Apache meets its match
Unfortunately, nothing in life is free, not even keep-alives. Each client connection requires Apache to create (or use a waiting) worker process to service its requests. These worker processes can only handle one connection at a time, and each connection will last at least 15 seconds. Apache will create a new worker process for each new connection until it hits its limit of MaxClients at 150. Thus, the cost of a keep-alive is one worker process for the KeepAliveTimeout.

Now imagine what happens when 1,000 web clients try to access your web site at the same moment (e.g. when it first shows up on Slashdot). The first 150 clients will successfully connect to your web server, because Apache will create workers to service their requests. However, those web clients do not immediately leave; after they've downloaded your page, they will hold open their connections for 15 seconds until your server forces their connection to close. The next 850 clients will be unable to access the web server, as all of the available Apache worker processes will be used up, waiting for 15 seconds on the unused connections to the first 150 clients. Some of those 850 clients will queue up and wait for an available Apache process to service their request, but most will give up.

Perhaps some readers are wondering why you wouldn't just increase the MaxClients setting to something high enough to handle your peak load, like 2000 or something. This is a very bad idea; you can increase Apache's MaxClients, but only at your own peril. Because each Apache process consumes a bit of memory, you can only fit a certain number in memory before the web server begins to violently thrash, swapping things between RAM and the hard drive in a futile attempt to make it work. The result is a totally unresponsive server; by increasing MaxClients too high, you will have caused your own demise. I will talk about how to figure out a good value for MaxClients in a future post, but a good rule of thumb might be to divide your total RAM by 5 megabytes. Thus, a server with 512 megabytes of RAM could probably handle a MaxClients setting of 100. This is probably a somewhat conservative estimate, but it should give you a starting point.

A partial solution
So how do you fix the problem, other than by adding many gigabytes of RAM to the server? One easy way to get around this limitation is to either reduce the KeepAliveTimeout to a mere second or two, or else to simply turn KeepAlive off completely. I have found that turning it down to 2 seconds seems to give the client enough time to request all of the files needed for a page without having to open multiple connections, yet allows Apache to terminate the connection soon enough to be able to handle many more clients than usual.

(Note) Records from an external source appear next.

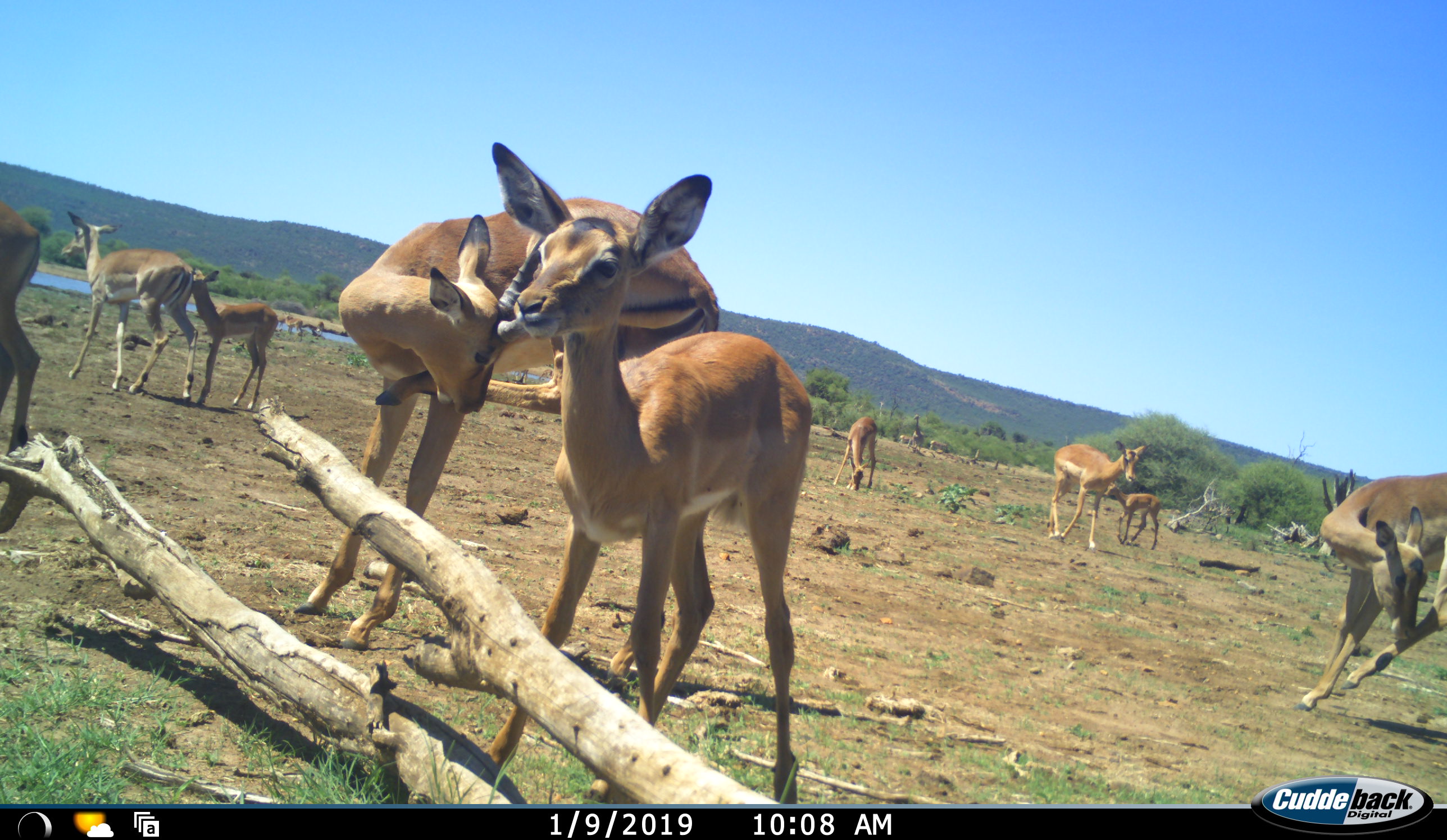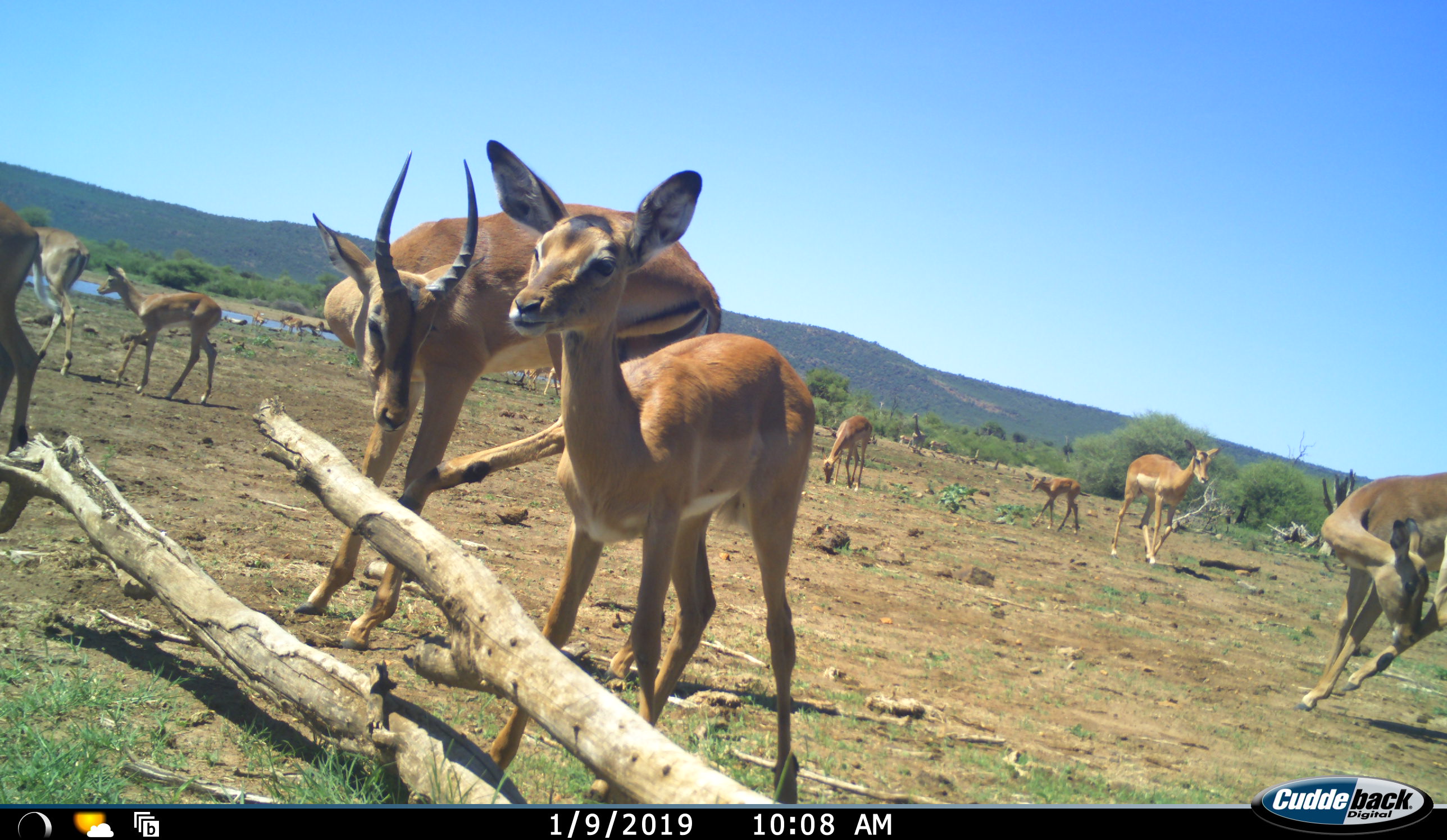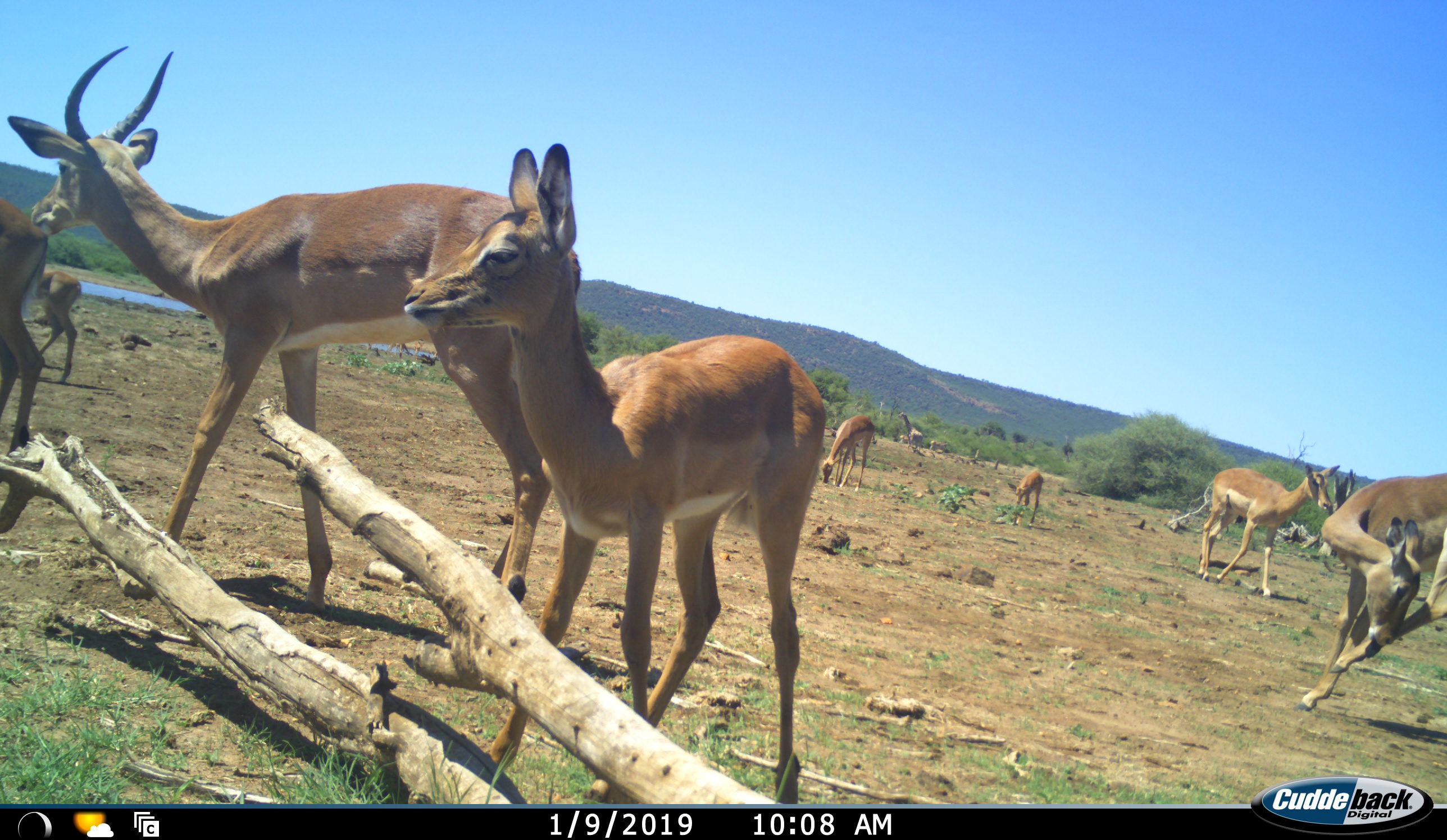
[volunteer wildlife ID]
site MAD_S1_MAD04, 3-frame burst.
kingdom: Animalia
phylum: Chordata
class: Mammalia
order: Artiodactyla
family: Bovidae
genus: Aepyceros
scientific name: Aepyceros melampus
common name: impala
Impala (Aepyceros melampus), count 10. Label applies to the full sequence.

One interesting thing of which to take note is what the major Apache-based web sites allow, in terms of keep-alive timeouts. In my (very brief) experiments, it seems that CNN, Yahoo, craigslist, and Slashdot don't permit keep-alives at all, while the BBC has a very short keep-alive timeout of under 5 seconds. On the other hand, there are several other major Apache-based sites that do use a large keep-alive timeout (Apple, CNET, etc...), but they may have decided that they would prefer to take the performance hit so that they can have the "fastest" web sites as possible.

Of course, this isn't a perfect solution. It would be nice to be able to have both high-performance as well as long-lived client connections. Apache 2.2, from what I understand, includes an experimental module that allows keep-alives to be handled very efficiently. If it turns out to work well, then it could be a near-perfect solution to the problem. It does have its problems (i.e. it seems to require a threaded MPM, which is not recommended if you use PHP), but it could be incredibly useful in some situations.